Because the VectorForce constraint applies constant force and acceleration, very high speeds may result if no other forces are involved. If you want to maintain a more steady velocity over time, use a Linear Velocity constraint. Alternatively, if you only need initial velocity, set the AssemblyLinearVelocity property directly on the assembly.
Force Location
By default, force is applied to the assembly at the location of Attachment0. Thus, if its center of mass is not aligned with the direction/point of force, torque will be applied as well. If desired, force can be focused at the center of mass by toggling on ApplyAtCenterOfMass.
Relativity
By default, force is applied relative to Attachment0. If the parent assembly rotates, the force will change direction to match the adjusted orientation of the attachment; visualize this behavior in how the thruster of a rocket pushes it forward, regardless of the rocket's rotation.
If RelativeTo is set to World, force will be applied in world coordinates, independent of the parent or attachment orientations; visualize this behavior as a directional force like the wind blowing against an object.
If RelativeTo is set to Attachment1, force will be applied relative to Attachment1 and, if the attachment rotates, change to match its orientation.
Torque
A Torque constraint applies constant torque to an assembly from its center of mass.
Because the Torque constraint applies constant torque and angular acceleration, very high speeds may result if no other forces are involved. If you want to maintain a more steady velocity over time, use an Angular Velocity constraint. Alternatively, if you only need initial velocity, set the AssemblyAngularVelocity property directly on the assembly.
Relativity
By default, torque is applied relative to Attachment0. If the parent assembly rotates, the torque will change direction to match the adjusted orientation of the attachment.
If RelativeTo is set to World, torque will be applied in world coordinates, independent of the parent or attachment orientations.
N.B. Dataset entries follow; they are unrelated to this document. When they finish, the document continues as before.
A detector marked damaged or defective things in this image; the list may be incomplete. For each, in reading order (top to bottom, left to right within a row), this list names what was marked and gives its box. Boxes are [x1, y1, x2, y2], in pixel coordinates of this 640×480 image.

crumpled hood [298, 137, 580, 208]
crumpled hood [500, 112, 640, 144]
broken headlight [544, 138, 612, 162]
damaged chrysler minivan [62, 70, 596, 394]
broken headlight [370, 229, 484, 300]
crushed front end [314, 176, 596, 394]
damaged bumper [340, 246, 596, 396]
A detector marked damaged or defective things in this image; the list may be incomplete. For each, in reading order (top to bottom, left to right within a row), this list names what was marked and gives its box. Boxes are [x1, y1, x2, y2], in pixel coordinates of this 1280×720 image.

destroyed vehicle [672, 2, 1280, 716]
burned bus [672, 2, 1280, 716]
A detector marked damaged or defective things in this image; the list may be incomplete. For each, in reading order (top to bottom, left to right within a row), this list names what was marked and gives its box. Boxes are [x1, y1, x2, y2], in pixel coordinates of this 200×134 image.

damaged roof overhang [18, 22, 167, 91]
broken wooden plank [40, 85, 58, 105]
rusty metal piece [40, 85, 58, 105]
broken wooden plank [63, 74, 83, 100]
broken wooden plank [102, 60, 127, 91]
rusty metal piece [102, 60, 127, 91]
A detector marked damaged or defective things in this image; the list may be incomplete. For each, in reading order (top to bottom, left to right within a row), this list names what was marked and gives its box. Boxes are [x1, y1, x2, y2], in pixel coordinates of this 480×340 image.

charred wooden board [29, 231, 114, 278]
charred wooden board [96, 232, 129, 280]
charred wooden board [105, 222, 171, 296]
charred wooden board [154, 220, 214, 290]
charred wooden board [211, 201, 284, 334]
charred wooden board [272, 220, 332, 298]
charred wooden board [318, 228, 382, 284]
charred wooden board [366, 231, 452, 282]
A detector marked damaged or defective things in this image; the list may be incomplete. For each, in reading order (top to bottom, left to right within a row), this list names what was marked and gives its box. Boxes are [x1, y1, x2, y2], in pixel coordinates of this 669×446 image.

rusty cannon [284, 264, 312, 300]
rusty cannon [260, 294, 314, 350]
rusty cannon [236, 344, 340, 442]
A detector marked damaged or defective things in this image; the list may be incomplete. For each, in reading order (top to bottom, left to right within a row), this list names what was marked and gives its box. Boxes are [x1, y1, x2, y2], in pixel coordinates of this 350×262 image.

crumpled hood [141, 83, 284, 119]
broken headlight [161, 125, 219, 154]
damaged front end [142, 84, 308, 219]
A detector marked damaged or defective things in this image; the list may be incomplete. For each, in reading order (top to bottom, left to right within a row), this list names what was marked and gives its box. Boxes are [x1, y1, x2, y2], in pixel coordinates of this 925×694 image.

If RelativeTo is set to Attachment1, torque will be applied relative to Attachment1 and, if the attachment rotates, change to match its orientation.
LineForce
The LineForce constraint applies a force along the theoretical line connecting its two Attachments. As the end points (attachments) move, the direction of force will change accordingly.
Force Location
By default, force is applied to either parent at its attachment location. If desired, force can be focused at each parent's center of mass by toggling on ApplyAtCenterOfMass.
Inverse Square Law
When InverseSquareLaw is true, the force magnitude is multiplied by the inverse square of the distance, meaning the force will increase exponentially as the two attachments get closer together, like magnets. When using this setting, it's recommended that you set a MaxForce threshold to prevent infinite force if the attachments align precisely.
Reactionary Force
By default, the constraint only applies force to Attachment0, while Attachment1 remains unaffected. However, force can be applied to both attachments in equal and opposite directions by enabling ReactionForceEnabled.